The remuneration components of Executive Directors shall consist of basic salary, performance based bonus, benefits-in-kind and other incentives (where applicable). The remuneration package for Executive Director is structured so as to link reward to individual and corporate performance including managing material sustainability risks and opportunities.

 

Key Senior Management

The remuneration components of key senior management shall consist of basic salary, performance based bonus, benefits-in-kind and other incentives (where applicable). The remuneration of key senior management is determined at a level which enables the Company to attract, develop and retain high performing and talented individual with the relevant experience, level of expertise, level of responsibilities and is structured so as to link reward to individual and corporate performance.

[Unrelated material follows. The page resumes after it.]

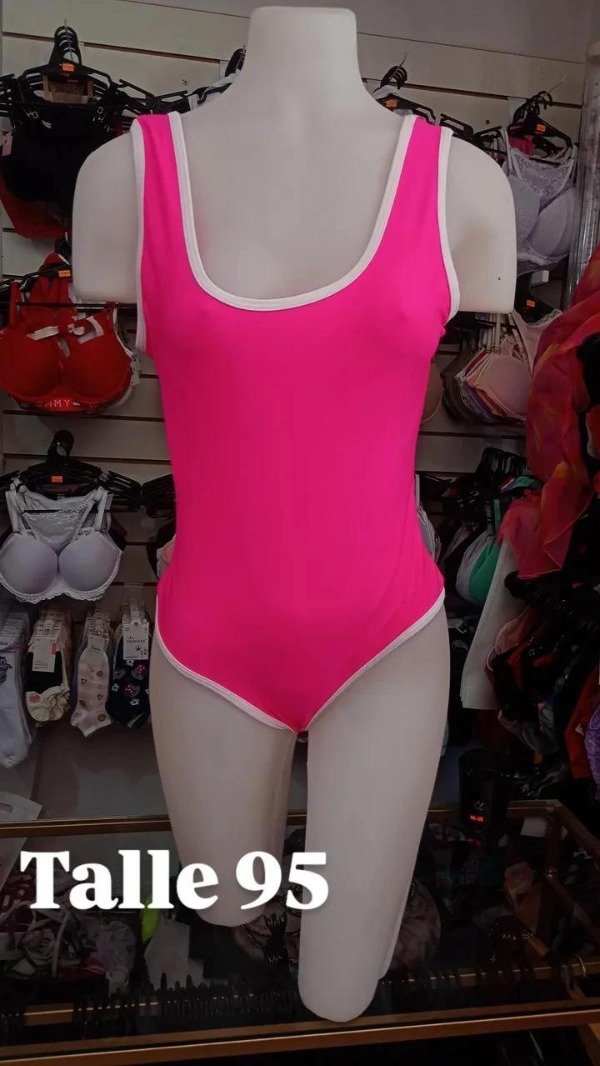 Producto - Enteriza annet 95 - 1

Key senior management team shall refer to those individual(s) who generally holds the highest level of management responsibility and decision making authority within the Group. This will typically include the C-suites employees and general managers [who are not directors) and any other persons whom the Directors shall consider as being the key senior management.

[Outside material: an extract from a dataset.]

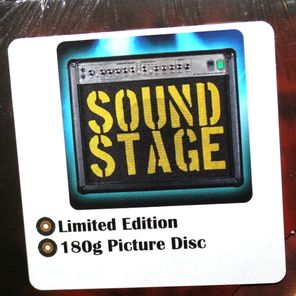 Guns N' Roses / Live In South America '91-'93 (Picture Disc)(LP)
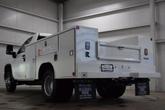 Thumbnail of 2025 Summit White Chevrolet Silverado 3500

2.2 Non-Executive Directors

Non-Executive Directors receive remuneration in the form of Directors’ fees, benefits-in-kind (such as motor vehicle, petrol allowance, provision of driver and provision of mobile devices) and other emoluments as compensation for their services plus the reimbursement of expenses incurred, if any, in the course of performing their services. Additional allowance is payable for acting as Chairman of the Board/ Board Committees to reflect the complexity and amount of preparation required in attending the meeting.

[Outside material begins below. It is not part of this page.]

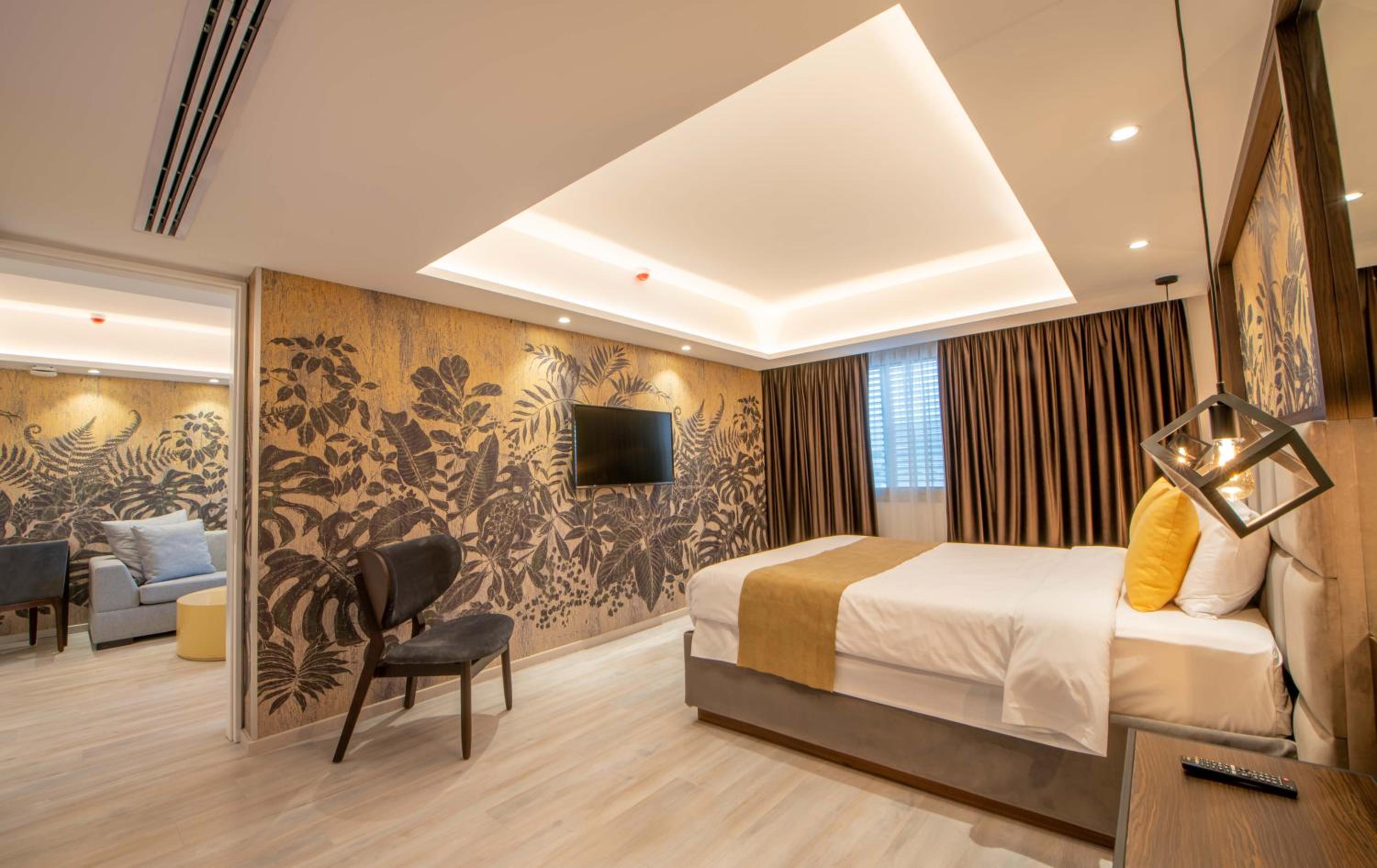 Deluxe King Suite photo 3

The level of remuneration for Non-Executive Directors shall reflect the experience and level of responsibilities undertaken by the Non-Executive Directors concerned. The remuneration of a Non-Executive Director shall not be based on commission, the percentage of profits, or turnover.

 

3. APPROVAL PROCESS AND PROCEDURE

3.1
The Remuneration Committee should conduct a review of the criteria to be used to recommending the remuneration package of Directors and Senior Management as and when required. The Remuneration Committee should promptly communicate the new changes or amendments of the criteria to the Board and Individual Director
3.2

The performance of the Executive Directors are assessed by the Board of Directors as a whole. The Executive Directors concerned shall not participate in the decision of their own remuneration but may attend the Committee meetings at the invitation of the Chairman of the Remuneration Committee, if their presence is required.

The key senior management who reports to the Chief Executive Officer are evaluated annually by the Chief Executive Officer, or Executive Directors, or Remuneration Committee against the set targets in order to determine the recommendation on their remuneration levels.

3.3

The remuneration packages of Non-Executive Directors who serve on the Board and Board Committees are reviewed by the Board annually with the Director concerned abstaining from deliberations and voting on decision in respect of his/her individual remuneration package.

The Board will then recommend the payment of the Directors’ fees and other benefits payable to Non-Executive Directors to the shareholders for approval at each Annual General Meeting of the Company in accordance with Section 230 (1) of the Companies Act, 2016.

 

4. REVIEW OF THIS POLICY

This policy is subject to regular review by the Remuneration Committee and will be amended as appropriate to align with the current market practices and requirements of the Malaysian Code on Corporate Governance and any other new requirements. Amendment to this policy must be tabled to the Board for approval.